- [Input records]
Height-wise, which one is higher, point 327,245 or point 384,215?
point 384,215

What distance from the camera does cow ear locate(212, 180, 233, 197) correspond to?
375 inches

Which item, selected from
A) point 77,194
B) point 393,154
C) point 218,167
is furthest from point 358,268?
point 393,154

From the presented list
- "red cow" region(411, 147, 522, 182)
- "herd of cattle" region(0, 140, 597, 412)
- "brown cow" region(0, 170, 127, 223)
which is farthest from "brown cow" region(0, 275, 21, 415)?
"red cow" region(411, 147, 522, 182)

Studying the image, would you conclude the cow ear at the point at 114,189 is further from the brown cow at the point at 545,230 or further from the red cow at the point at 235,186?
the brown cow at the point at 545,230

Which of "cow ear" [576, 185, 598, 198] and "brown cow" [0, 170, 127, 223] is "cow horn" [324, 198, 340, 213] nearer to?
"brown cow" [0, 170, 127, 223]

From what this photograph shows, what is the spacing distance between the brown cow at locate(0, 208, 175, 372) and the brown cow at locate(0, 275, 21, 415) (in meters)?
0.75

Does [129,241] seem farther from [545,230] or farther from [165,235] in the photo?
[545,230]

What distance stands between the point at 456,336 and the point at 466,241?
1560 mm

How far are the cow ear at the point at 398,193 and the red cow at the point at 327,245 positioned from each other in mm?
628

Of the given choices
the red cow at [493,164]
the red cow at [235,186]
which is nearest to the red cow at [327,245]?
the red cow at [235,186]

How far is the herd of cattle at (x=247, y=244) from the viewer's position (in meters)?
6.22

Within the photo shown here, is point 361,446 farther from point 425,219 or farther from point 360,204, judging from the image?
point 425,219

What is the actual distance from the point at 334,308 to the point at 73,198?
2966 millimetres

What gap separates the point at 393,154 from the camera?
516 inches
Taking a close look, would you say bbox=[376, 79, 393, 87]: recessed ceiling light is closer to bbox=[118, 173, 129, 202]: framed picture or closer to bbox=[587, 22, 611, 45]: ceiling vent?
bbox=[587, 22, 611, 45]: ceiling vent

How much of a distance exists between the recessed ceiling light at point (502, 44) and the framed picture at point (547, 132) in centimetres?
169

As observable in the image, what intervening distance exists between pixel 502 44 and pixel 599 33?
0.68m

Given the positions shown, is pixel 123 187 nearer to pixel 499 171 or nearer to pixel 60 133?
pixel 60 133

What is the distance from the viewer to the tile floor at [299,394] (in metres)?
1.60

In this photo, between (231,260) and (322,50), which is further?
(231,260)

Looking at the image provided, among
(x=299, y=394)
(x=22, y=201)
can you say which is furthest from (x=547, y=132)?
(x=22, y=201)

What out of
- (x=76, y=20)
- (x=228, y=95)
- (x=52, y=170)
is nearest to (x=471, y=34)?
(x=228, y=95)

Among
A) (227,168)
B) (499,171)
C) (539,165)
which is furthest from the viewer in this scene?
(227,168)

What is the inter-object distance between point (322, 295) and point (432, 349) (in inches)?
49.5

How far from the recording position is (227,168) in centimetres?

- [The request]
Locate each line in the records that contains the string "this", treating uppercase and lowercase as different, and copy those lines.

- [Answer to the exercise]
From what this photograph shows, what is the spacing distance between the brown cow at locate(0, 208, 175, 372) and the brown cow at locate(0, 275, 21, 415) (in meters)?
In this photo, between (231,260) and (322,50), which is further?
which is furthest from the viewer in this scene?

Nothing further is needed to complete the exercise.